### Job 1
In the article about the vibrating bus wristband, what competition did the band win?
### Job 2
Write the next part of the article about the vibrating bus wristband, picking up after its last sentence.

### Page extract
Buzzing Bluetooth Bus Band Will Tell You When Your Stop is Close

By Gerald Lynch on at

While we've got apps to tell us when our bus is due, and the Google Now service capable of firing off an alarm when a requested bus stop is close, it can still be hard for disabled passengers to get the travel information they need. After all, a smartphone may be too expensive for some users and impractical for blind passengers.

17-year old Nottingham student Daria Buszta may have a clever solution. The Bilborough College pupil has devised an inexpensive Bluetooth wristband that syncs up with a bus driver's ticket machine. A passenger sets a destination and, when the bus is approaching the designated stop, the band vibrates on the passenger's wrist, giving those that can't see their surroundings a physical prompt to an upcoming stop and those who find it difficult to move quickly enough time to head towards an exit.

Part of the government's Accessible Britain Challenge, the band was the winning entry in the All Aboard competition, tasking students to come up with public transport improvement ideas that could aid disabled bus passengers.

"Disabled people have the same rights as anyone else to access public transport, but there remain obstacles," said competition judge and Transport Minister Baroness Kramer.

### Entries supplied
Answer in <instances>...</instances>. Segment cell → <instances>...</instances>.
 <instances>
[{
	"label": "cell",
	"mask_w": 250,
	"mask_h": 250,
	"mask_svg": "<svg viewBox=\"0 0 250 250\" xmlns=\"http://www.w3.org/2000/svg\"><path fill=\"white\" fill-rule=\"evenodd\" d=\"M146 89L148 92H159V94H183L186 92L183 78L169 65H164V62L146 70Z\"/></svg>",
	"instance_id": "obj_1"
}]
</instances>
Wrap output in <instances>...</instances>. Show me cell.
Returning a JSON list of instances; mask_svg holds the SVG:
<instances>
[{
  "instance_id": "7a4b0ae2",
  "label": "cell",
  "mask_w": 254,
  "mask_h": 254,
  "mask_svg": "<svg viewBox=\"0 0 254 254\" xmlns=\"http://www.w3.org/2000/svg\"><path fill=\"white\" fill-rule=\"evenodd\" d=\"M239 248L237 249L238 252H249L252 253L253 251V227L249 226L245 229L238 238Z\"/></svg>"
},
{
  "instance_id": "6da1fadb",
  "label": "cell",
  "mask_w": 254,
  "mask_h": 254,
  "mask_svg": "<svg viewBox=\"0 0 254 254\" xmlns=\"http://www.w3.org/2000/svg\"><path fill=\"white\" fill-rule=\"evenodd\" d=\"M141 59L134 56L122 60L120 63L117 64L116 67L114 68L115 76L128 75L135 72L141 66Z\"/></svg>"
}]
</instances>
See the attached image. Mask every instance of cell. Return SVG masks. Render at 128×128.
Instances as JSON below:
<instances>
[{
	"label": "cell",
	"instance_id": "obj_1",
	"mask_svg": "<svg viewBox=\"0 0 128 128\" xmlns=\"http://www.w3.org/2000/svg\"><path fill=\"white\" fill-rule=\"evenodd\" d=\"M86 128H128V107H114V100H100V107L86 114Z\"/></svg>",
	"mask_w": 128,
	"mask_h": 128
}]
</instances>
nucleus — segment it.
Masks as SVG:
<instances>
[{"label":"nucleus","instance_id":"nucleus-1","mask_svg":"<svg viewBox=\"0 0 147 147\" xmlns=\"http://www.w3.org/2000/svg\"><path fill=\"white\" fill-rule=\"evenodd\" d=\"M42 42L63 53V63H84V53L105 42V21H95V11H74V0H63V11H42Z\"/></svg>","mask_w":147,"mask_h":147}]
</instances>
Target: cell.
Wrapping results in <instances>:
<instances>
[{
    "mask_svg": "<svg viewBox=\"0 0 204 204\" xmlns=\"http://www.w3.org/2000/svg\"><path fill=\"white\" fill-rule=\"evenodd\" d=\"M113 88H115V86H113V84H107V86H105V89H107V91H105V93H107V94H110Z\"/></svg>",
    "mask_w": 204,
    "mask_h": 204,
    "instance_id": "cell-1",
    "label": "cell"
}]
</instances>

### Output 1
The All Aboard competition, part of the government's Accessible Britain Challenge.

### Output 2
"Daria came up with a very simple answer to a complicated problem. Her design was discrete, cost effective and has huge potential. This isn’t just an idea that will stay on paper. It will get serious backing and will hopefully start changing people’s lives in the not too distant future."

Daira, the second teenage design whizz from the UK to make headlines this week, was suitably chuffed by the win:

"I wasn’t expecting to win, but I’m excited that my idea will be made into a real working product. I’m so glad it will help so many people feel comfortable and independent on public transport."

The project will now move onto a prototyping stage, with Daria working with local businesses to see the wristband potentially become a working product. Funding from the £100,000 Transport Systems Catapult innovation centre will also be used in the development.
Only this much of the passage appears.